= AVAILABLE DATA =
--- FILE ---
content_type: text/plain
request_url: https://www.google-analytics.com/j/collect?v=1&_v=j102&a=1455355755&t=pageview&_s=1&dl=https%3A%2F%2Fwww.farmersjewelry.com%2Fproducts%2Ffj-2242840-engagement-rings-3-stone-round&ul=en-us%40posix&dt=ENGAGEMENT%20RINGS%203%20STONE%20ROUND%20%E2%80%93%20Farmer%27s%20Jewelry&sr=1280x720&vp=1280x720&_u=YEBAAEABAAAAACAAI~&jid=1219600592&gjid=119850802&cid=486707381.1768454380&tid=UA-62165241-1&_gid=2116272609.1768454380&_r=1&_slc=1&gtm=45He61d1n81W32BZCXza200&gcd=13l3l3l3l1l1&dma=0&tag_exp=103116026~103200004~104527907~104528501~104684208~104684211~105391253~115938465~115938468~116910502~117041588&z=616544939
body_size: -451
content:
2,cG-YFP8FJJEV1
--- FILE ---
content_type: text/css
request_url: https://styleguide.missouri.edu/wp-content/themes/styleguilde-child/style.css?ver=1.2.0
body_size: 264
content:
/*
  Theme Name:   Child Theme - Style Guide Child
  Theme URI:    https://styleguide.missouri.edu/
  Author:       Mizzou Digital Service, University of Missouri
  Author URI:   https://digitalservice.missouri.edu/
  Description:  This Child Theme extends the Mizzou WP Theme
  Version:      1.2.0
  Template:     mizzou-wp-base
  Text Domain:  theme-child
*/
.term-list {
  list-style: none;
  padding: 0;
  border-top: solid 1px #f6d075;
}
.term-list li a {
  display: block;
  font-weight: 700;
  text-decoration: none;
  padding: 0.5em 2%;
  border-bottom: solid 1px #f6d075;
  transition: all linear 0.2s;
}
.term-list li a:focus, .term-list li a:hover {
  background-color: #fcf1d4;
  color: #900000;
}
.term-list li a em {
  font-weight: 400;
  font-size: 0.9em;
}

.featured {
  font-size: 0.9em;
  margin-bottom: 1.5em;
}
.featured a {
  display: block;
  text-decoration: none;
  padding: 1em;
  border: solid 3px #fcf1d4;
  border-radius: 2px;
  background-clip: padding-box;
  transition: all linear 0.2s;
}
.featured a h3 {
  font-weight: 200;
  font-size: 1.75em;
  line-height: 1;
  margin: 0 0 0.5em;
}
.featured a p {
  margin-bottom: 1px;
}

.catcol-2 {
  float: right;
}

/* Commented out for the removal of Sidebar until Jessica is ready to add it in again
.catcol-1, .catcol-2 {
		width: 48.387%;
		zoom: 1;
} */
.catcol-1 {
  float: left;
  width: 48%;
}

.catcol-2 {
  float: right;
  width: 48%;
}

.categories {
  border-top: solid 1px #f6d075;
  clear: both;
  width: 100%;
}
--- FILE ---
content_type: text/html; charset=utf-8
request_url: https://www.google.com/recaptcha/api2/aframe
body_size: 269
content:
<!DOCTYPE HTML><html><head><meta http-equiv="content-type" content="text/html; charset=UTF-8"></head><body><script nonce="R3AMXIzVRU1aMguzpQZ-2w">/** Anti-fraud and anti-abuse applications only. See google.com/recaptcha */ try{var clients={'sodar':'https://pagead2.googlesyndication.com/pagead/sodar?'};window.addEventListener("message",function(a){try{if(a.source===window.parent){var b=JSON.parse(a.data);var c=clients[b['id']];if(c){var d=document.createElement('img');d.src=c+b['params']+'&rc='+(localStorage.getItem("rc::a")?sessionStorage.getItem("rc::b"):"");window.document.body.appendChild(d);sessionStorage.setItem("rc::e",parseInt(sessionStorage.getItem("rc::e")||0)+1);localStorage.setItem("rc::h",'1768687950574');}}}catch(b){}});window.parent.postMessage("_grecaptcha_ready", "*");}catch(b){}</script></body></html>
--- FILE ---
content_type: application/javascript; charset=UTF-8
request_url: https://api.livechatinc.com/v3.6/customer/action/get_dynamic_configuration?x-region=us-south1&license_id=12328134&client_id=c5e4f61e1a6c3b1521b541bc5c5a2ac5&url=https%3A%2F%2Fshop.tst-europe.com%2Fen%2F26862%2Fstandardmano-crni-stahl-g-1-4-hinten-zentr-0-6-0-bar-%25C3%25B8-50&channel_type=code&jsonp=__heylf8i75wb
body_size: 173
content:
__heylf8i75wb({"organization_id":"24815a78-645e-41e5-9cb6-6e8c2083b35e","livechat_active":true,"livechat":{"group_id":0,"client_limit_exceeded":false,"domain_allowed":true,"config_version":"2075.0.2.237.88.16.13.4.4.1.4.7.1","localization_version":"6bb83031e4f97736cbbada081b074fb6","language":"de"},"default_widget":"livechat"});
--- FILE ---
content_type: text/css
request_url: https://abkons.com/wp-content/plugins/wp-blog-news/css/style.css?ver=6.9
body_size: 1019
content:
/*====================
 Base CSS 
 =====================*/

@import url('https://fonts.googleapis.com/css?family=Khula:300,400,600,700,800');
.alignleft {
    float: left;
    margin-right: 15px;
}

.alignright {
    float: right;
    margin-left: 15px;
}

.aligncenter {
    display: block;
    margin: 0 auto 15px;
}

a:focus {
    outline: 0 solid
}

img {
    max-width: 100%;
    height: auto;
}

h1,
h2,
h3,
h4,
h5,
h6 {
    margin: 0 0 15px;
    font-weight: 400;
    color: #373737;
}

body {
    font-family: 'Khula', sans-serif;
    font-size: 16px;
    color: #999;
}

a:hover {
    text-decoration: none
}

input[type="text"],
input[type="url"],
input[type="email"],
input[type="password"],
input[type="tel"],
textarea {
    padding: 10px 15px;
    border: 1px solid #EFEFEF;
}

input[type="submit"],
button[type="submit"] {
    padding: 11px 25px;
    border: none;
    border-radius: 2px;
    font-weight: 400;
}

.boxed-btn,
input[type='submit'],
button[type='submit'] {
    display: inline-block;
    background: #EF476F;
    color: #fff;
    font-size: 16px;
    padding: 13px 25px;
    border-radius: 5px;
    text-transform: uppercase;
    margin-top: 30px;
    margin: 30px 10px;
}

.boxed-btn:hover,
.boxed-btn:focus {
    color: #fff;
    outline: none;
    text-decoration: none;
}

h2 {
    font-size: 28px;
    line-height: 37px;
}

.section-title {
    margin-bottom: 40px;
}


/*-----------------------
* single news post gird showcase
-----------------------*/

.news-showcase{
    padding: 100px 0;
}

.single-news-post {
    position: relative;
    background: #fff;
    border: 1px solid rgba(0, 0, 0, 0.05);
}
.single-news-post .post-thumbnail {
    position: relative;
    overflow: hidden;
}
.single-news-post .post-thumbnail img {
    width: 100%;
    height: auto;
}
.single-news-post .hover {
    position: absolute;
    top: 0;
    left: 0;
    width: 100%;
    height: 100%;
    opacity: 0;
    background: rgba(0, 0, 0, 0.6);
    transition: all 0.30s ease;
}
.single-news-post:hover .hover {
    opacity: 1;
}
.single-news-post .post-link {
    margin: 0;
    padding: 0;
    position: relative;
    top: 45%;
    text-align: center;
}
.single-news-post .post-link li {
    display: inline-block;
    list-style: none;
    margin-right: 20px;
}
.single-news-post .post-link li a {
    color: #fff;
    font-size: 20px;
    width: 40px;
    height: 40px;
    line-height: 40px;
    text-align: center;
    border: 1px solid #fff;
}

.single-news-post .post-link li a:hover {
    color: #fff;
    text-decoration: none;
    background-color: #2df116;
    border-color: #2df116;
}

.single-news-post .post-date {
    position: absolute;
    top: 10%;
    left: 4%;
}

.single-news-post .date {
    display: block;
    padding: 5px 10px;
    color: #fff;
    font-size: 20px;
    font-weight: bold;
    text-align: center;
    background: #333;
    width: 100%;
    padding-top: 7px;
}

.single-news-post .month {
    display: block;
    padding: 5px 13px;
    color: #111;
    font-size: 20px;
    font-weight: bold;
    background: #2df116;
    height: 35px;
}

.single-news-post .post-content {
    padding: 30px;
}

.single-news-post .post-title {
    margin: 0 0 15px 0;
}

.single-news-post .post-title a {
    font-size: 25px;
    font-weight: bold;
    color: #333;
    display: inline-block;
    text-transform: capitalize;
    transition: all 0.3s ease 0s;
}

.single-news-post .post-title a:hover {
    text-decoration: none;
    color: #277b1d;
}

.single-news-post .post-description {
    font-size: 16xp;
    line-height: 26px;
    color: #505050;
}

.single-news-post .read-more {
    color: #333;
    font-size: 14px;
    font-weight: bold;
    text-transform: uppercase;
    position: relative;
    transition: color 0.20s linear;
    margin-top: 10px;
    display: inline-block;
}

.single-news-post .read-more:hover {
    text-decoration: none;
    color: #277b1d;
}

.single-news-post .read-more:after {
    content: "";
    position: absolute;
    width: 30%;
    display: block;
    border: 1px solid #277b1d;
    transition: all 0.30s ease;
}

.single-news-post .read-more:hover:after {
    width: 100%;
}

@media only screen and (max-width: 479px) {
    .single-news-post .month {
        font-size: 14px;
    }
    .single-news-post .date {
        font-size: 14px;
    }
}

= WORK INSTRUCTION =
Check each line of the entries for the string "charset". Copy the lines that have it.

= TASK RESPONSE =
content_type: text/html; charset=utf-8
<!DOCTYPE HTML><html><head><meta http-equiv="content-type" content="text/html; charset=UTF-8"></head><body><script nonce="R3AMXIzVRU1aMguzpQZ-2w">/** Anti-fraud and anti-abuse applications only. See google.com/recaptcha */ try{var clients={'sodar':'https://pagead2.googlesyndication.com/pagead/sodar?'};window.addEventListener("message",function(a){try{if(a.source===window.parent){var b=JSON.parse(a.data);var c=clients[b['id']];if(c){var d=document.createElement('img');d.src=c+b['params']+'&rc='+(localStorage.getItem("rc::a")?sessionStorage.getItem("rc::b"):"");window.document.body.appendChild(d);sessionStorage.setItem("rc::e",parseInt(sessionStorage.getItem("rc::e")||0)+1);localStorage.setItem("rc::h",'1768687950574');}}}catch(b){}});window.parent.postMessage("_grecaptcha_ready", "*");}catch(b){}</script></body></html>
content_type: application/javascript; charset=UTF-8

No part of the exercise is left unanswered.